• [Excerpted records]:
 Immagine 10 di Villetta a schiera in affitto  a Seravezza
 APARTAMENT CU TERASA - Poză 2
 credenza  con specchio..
==
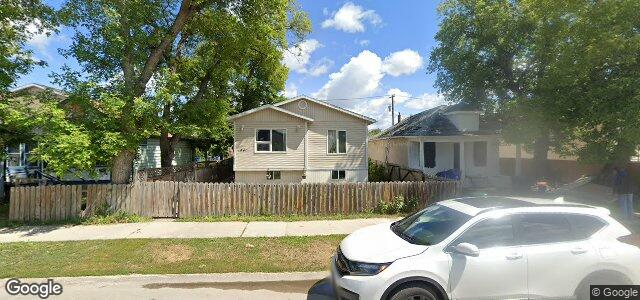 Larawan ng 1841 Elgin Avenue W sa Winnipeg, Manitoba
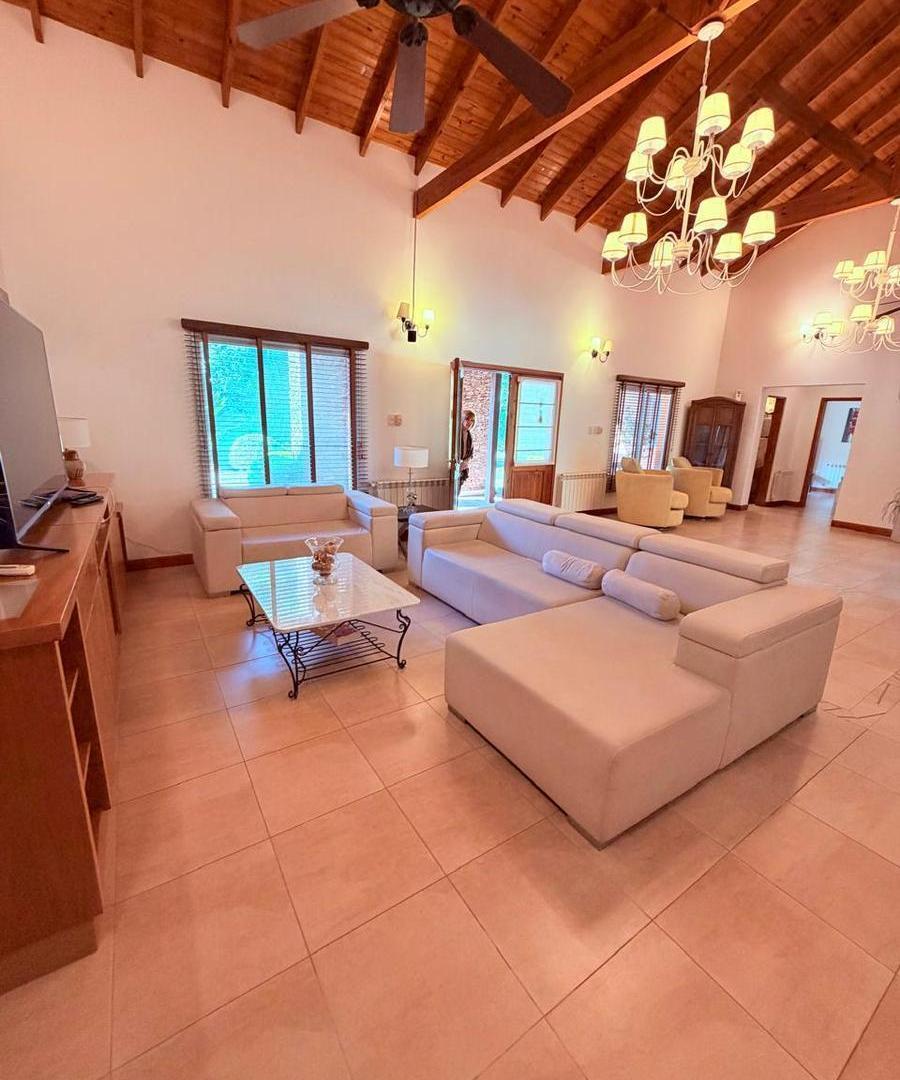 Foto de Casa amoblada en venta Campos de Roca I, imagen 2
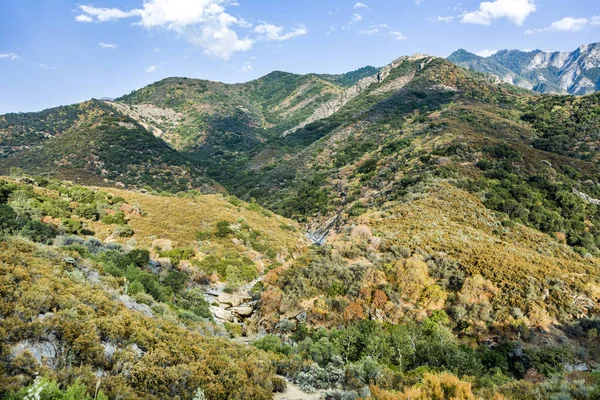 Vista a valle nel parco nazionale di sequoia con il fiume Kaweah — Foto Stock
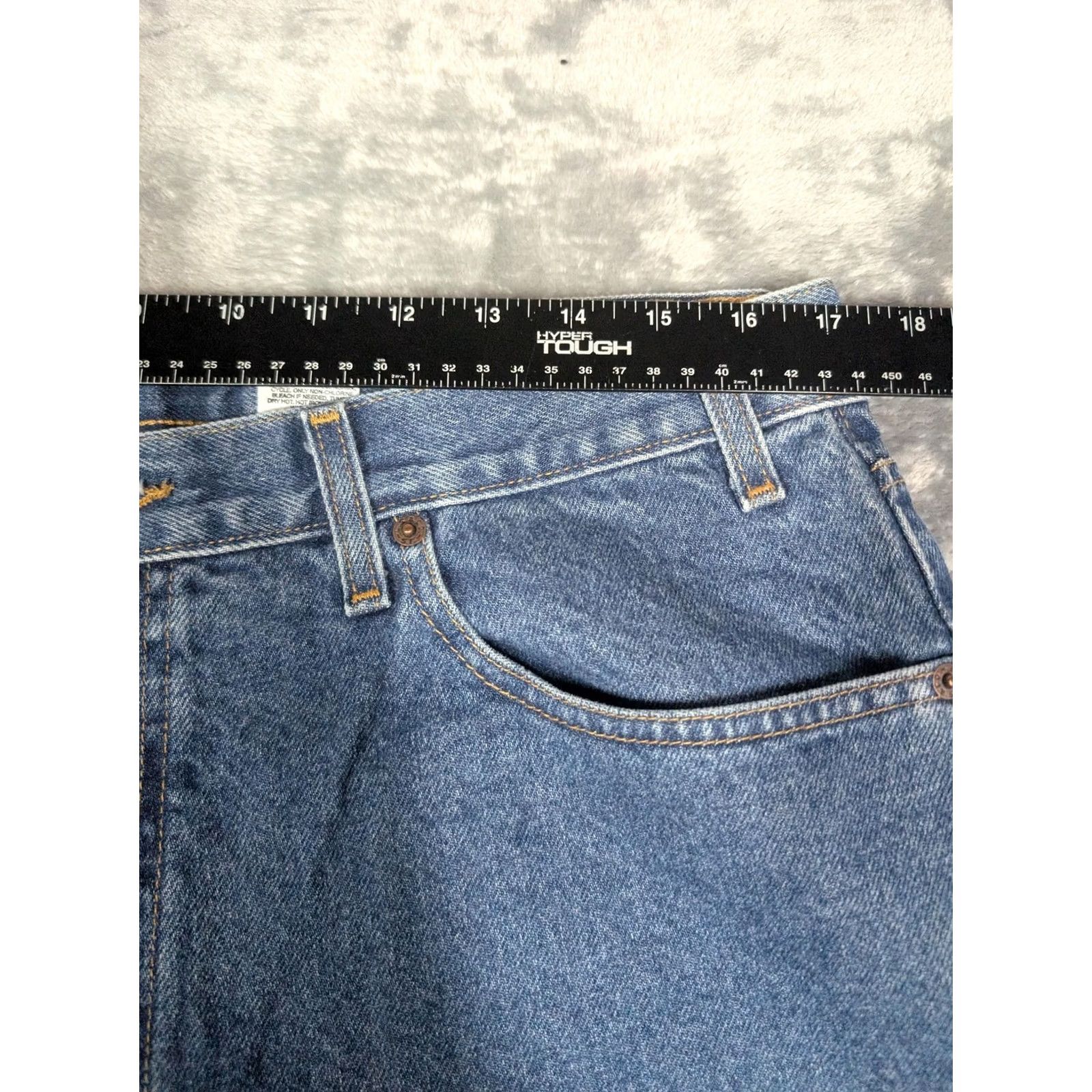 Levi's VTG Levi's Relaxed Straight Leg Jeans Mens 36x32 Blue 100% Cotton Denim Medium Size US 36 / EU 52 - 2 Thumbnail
---
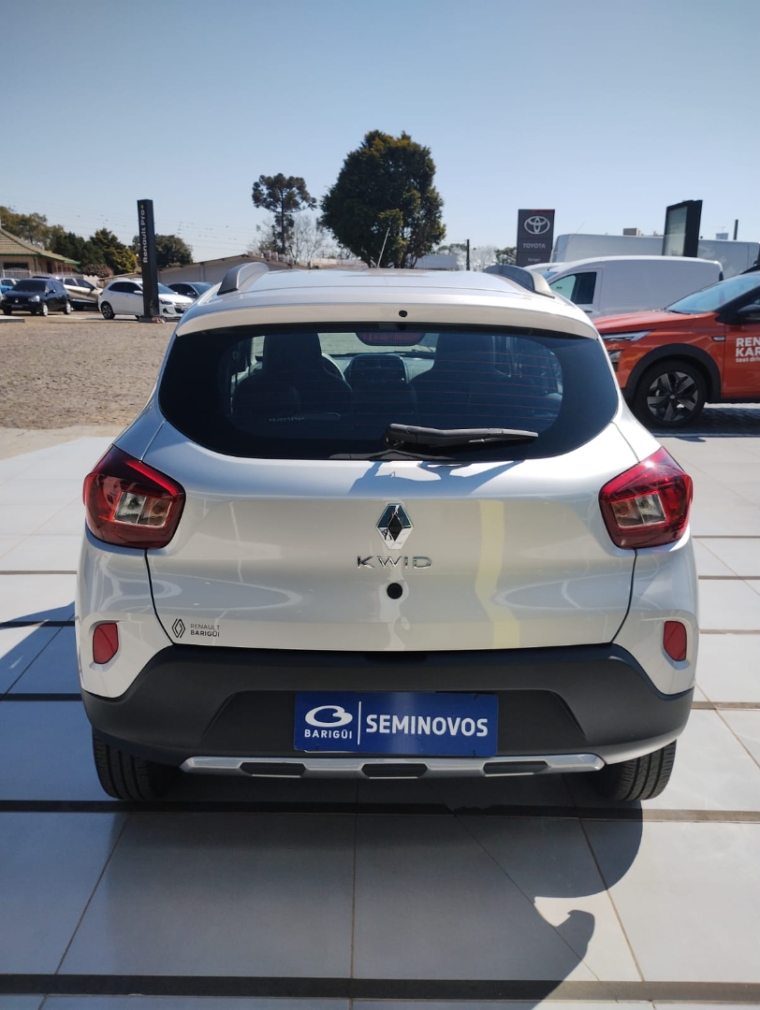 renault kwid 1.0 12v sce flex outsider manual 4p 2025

• [Problem details]: In the records above, find the line with "Larawan ng 1841" and the line with "Levi's VTG Levi's"; please transcribe exactly those two lines and all lines between them, omitting any picture.

• [Task solution]:
 Larawan ng 1841 Elgin Avenue W sa Winnipeg, Manitoba
 Foto de Casa amoblada en venta Campos de Roca I, imagen 2
 Vista a valle nel parco nazionale di sequoia con il fiume Kaweah — Foto Stock
 Levi's VTG Levi's Relaxed Straight Leg Jeans Mens 36x32 Blue 100% Cotton Denim Medium Size US 36 / EU 52 - 2 Thumbnail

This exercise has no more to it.